▶ Exercise details: Express the rows below as a Markdown table with the columns No. and Text, giving each row its number and its wording and skipping any blank lines. Leave the pictures out of the answer.

——————————

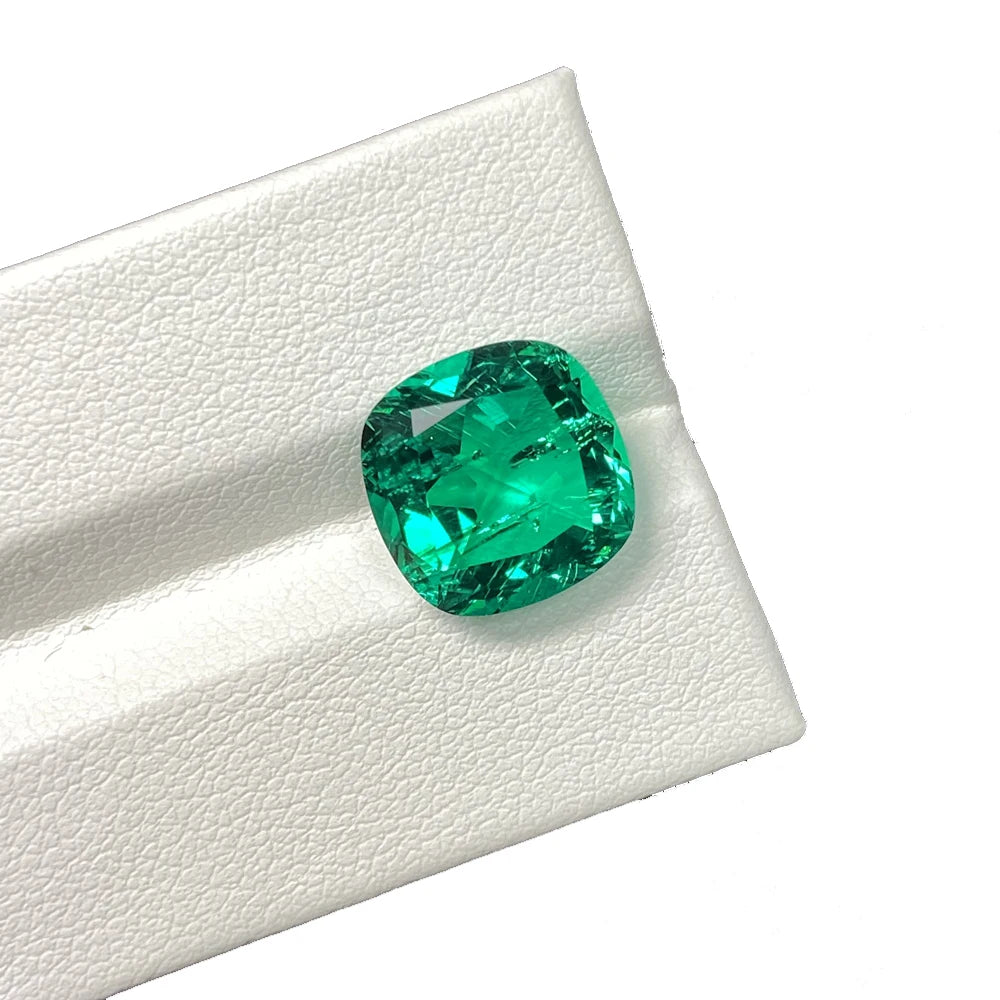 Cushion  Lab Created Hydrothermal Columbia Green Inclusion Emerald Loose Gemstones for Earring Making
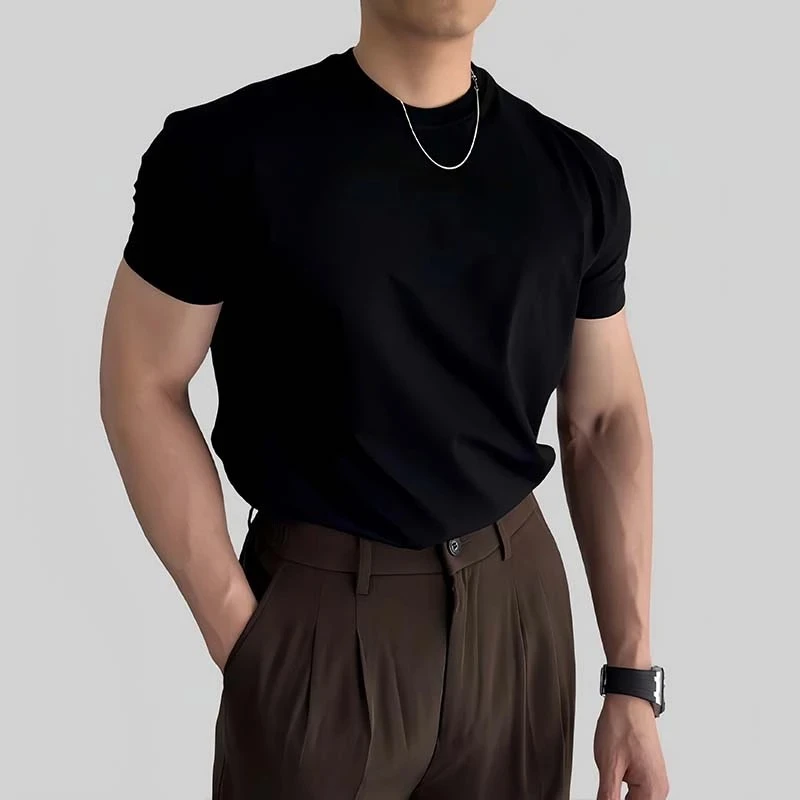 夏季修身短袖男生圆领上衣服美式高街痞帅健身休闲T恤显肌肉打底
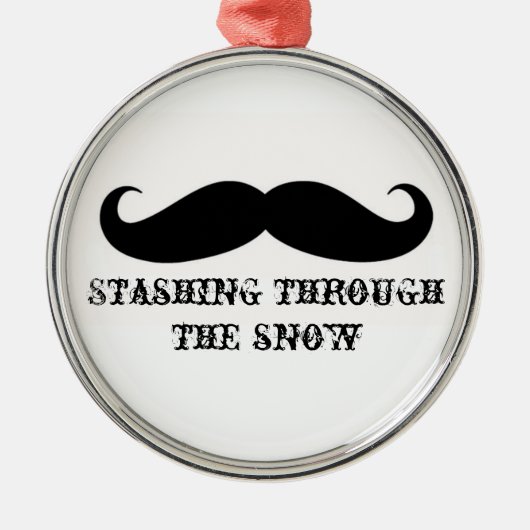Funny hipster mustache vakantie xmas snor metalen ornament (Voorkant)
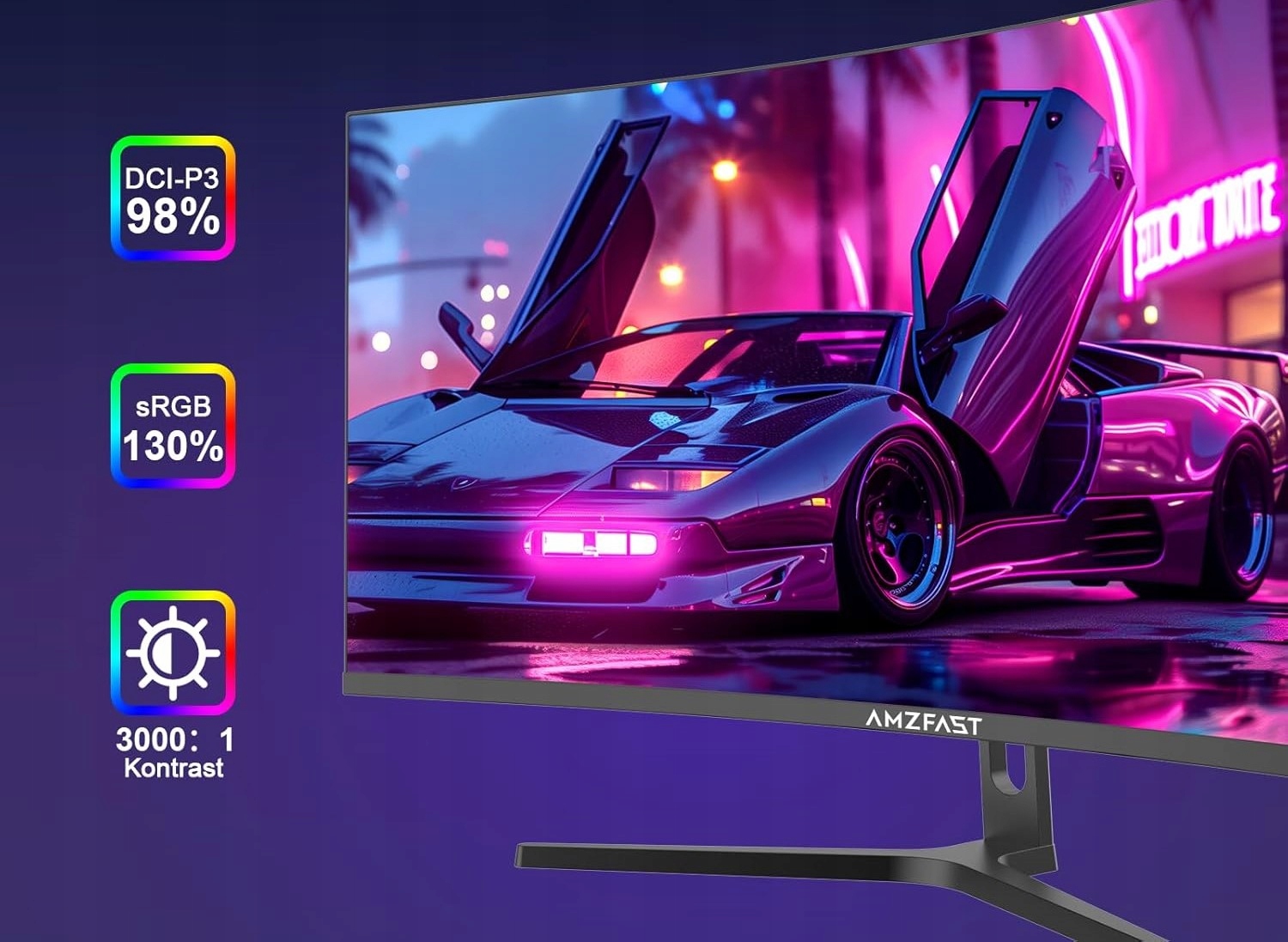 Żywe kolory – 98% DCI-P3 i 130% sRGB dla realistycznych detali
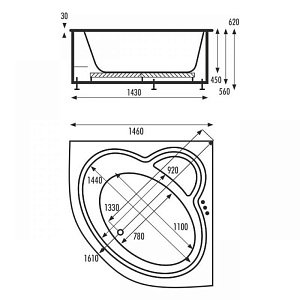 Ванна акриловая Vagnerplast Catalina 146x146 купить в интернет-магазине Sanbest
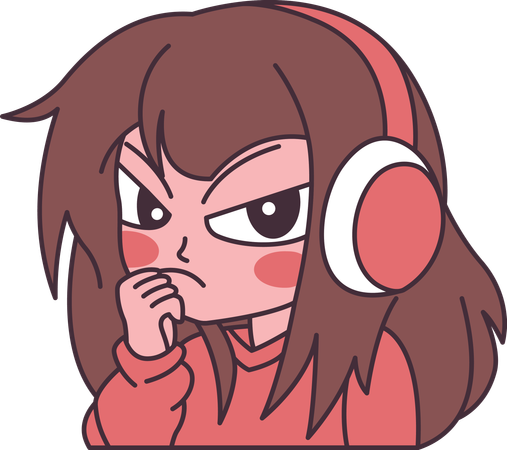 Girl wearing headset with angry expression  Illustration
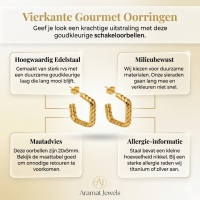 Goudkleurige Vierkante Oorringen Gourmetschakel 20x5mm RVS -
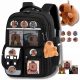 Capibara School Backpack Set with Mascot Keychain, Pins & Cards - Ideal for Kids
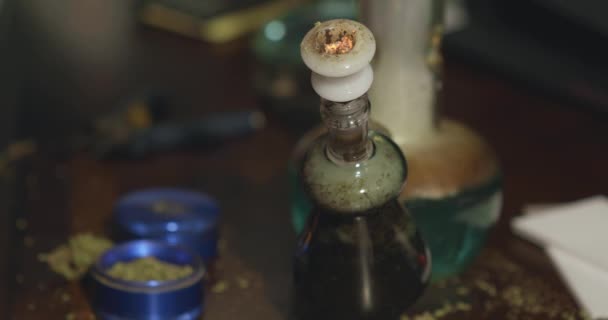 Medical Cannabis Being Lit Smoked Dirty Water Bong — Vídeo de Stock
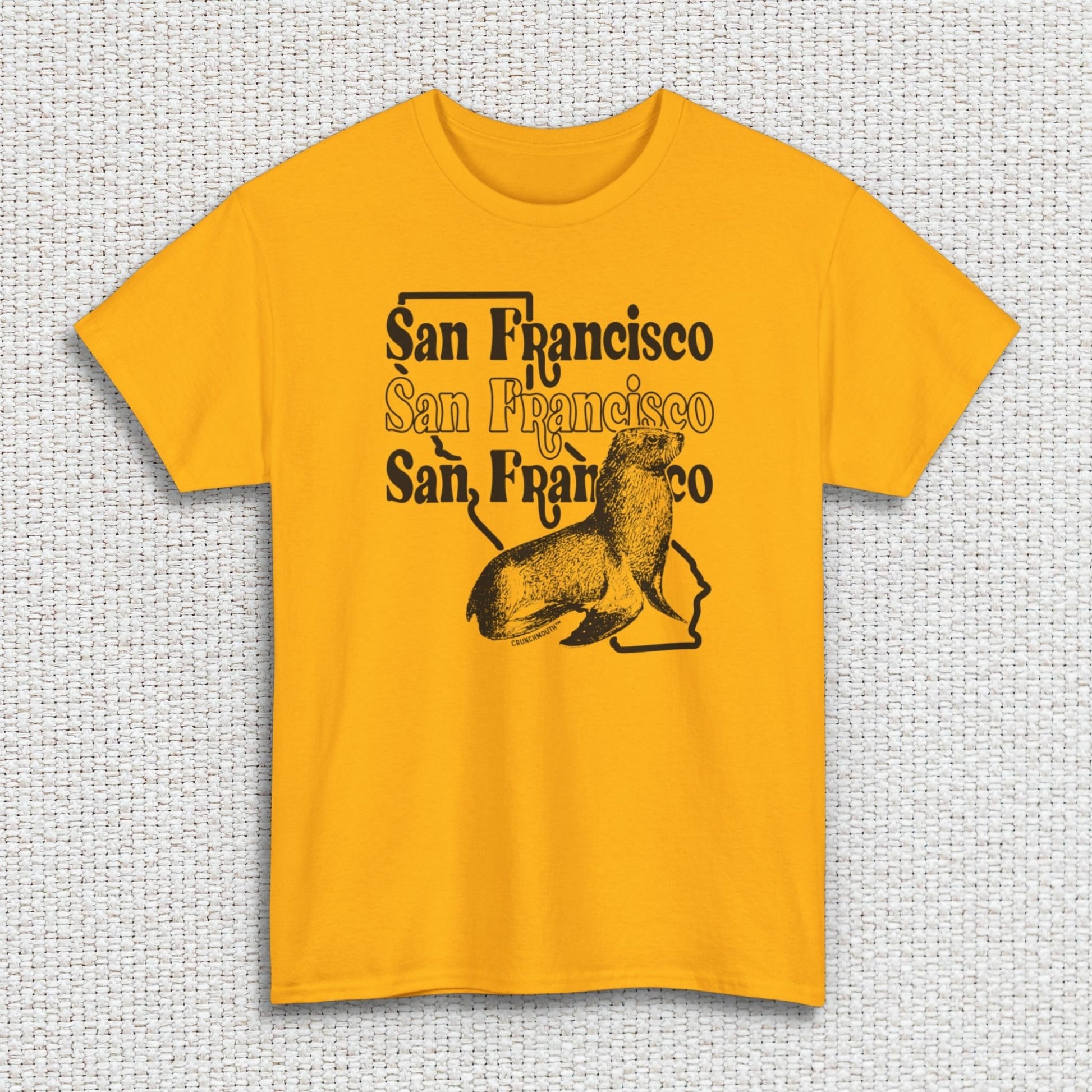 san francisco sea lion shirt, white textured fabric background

——————————

▶ Finished exercise:
| No. | Text |
|---|---|
| 1 |  Cushion  Lab Created Hydrothermal Columbia Green Inclusion Emerald Loose Gemstones for Earring Making |
| 2 |  夏季修身短袖男生圆领上衣服美式高街痞帅健身休闲T恤显肌肉打底 |
| 3 | Funny hipster mustache vakantie xmas snor metalen ornament (Voorkant) |
| 4 |  Żywe kolory – 98% DCI-P3 i 130% sRGB dla realistycznych detali |
| 5 |  Ванна акриловая Vagnerplast Catalina 146x146 купить в интернет-магазине Sanbest |
| 6 |  Girl wearing headset with angry expression  Illustration |
| 7 |  Goudkleurige Vierkante Oorringen Gourmetschakel 20x5mm RVS - |
| 8 |  Capibara School Backpack Set with Mascot Keychain, Pins & Cards - Ideal for Kids |
| 9 |  Medical Cannabis Being Lit Smoked Dirty Water Bong — Vídeo de Stock |
| 10 |  san francisco sea lion shirt, white textured fabric background |